* **PROBLEM DETAILS**
Write every line out verbatim and omit the pictures.

* **DATA SUPPLIED**
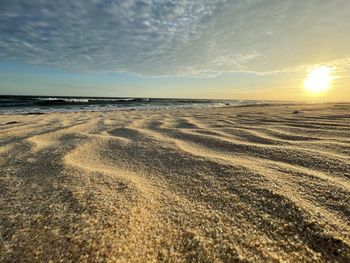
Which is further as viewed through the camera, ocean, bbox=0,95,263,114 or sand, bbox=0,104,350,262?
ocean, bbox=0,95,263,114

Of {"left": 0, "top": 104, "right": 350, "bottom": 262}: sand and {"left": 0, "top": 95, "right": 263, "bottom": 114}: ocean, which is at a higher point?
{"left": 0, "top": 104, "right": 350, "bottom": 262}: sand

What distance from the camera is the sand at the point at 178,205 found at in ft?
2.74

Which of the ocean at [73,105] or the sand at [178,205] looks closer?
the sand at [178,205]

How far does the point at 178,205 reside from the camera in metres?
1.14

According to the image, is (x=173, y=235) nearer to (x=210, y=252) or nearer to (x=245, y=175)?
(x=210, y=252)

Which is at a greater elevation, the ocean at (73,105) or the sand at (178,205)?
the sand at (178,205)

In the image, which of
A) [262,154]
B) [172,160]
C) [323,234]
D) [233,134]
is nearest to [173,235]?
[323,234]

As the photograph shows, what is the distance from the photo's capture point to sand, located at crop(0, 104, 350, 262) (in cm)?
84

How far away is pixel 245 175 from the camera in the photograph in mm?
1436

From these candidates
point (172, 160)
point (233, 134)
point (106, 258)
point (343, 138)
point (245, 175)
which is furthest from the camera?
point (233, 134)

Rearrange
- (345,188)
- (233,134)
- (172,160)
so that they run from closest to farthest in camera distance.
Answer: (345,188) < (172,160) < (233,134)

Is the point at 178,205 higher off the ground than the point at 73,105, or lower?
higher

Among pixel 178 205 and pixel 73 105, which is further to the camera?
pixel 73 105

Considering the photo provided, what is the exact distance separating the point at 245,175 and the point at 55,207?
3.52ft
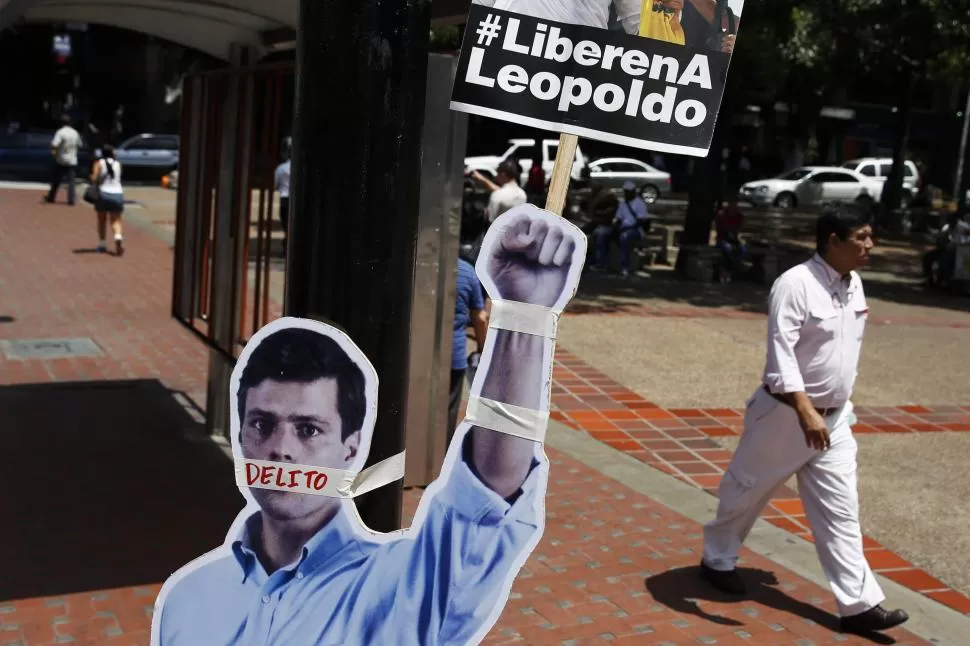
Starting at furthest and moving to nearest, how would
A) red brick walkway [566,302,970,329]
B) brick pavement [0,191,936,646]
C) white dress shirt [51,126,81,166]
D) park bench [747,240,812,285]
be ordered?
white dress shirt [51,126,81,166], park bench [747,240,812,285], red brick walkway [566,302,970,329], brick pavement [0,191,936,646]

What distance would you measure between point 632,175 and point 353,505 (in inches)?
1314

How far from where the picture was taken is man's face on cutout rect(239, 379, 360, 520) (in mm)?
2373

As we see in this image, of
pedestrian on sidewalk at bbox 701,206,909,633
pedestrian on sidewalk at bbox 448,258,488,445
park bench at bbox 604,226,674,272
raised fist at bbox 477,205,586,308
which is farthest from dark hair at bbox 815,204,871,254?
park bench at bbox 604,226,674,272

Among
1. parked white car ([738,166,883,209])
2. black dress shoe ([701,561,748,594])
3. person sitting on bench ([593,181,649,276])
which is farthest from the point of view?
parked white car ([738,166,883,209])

* **SOLUTION TO THE PROBLEM**
Which is further as viewed through the camera, ocean, bbox=0,95,263,114 or sand, bbox=0,104,350,262?
ocean, bbox=0,95,263,114

Of {"left": 0, "top": 104, "right": 350, "bottom": 262}: sand and {"left": 0, "top": 95, "right": 263, "bottom": 114}: ocean, which is at a higher point?
{"left": 0, "top": 104, "right": 350, "bottom": 262}: sand

What distance from the camera is the sand at the point at 178,205 found at in ft?
2.74

Which of the ocean at [73,105] or the sand at [178,205] looks closer?
the sand at [178,205]

How far does the point at 178,205 reside from the camera in metres?
1.14

According to the image, is (x=173, y=235) nearer to (x=210, y=252) or nearer to (x=245, y=175)?
(x=210, y=252)

Which is at a greater elevation, the ocean at (73,105) or the sand at (178,205)?
the sand at (178,205)

In the image, which of
A) [262,154]
B) [172,160]
C) [323,234]
D) [233,134]
is nearest to [173,235]?
[323,234]

As the photograph shows, what is the distance from the photo's capture point to sand, located at crop(0, 104, 350, 262) (in cm)?
84

How far away is pixel 245 175 from the camera in the photograph in mm?
1436

From these candidates
point (172, 160)
point (233, 134)
point (106, 258)
point (343, 138)
point (245, 175)
which is furthest from the camera?
point (233, 134)

Rearrange
- (345,188)
- (233,134)
- (172,160)
so that they run from closest to farthest in camera distance.
Answer: (345,188) < (172,160) < (233,134)

Is the point at 178,205 higher off the ground than the point at 73,105, or lower?
higher

Among pixel 178 205 and pixel 73 105, which is further to the camera?
pixel 73 105

Considering the photo provided, what is the exact distance separating the point at 245,175 and the point at 55,207?
3.52ft
Starting at furthest and moving to nearest, how would
A) red brick walkway [566,302,970,329]
B) brick pavement [0,191,936,646]
C) white dress shirt [51,126,81,166]
D) park bench [747,240,812,285]
be ordered?
white dress shirt [51,126,81,166], park bench [747,240,812,285], red brick walkway [566,302,970,329], brick pavement [0,191,936,646]

What distance would you measure between point 632,175 and point 353,505 (in inches)?
1314

How far from where the picture was taken is man's face on cutout rect(239, 379, 360, 520) (in mm)?
2373

As we see in this image, of
pedestrian on sidewalk at bbox 701,206,909,633
pedestrian on sidewalk at bbox 448,258,488,445
park bench at bbox 604,226,674,272
raised fist at bbox 477,205,586,308
which is farthest from dark hair at bbox 815,204,871,254?
park bench at bbox 604,226,674,272

Among
1. parked white car ([738,166,883,209])
2. black dress shoe ([701,561,748,594])
3. person sitting on bench ([593,181,649,276])
which is farthest from the point of view?
parked white car ([738,166,883,209])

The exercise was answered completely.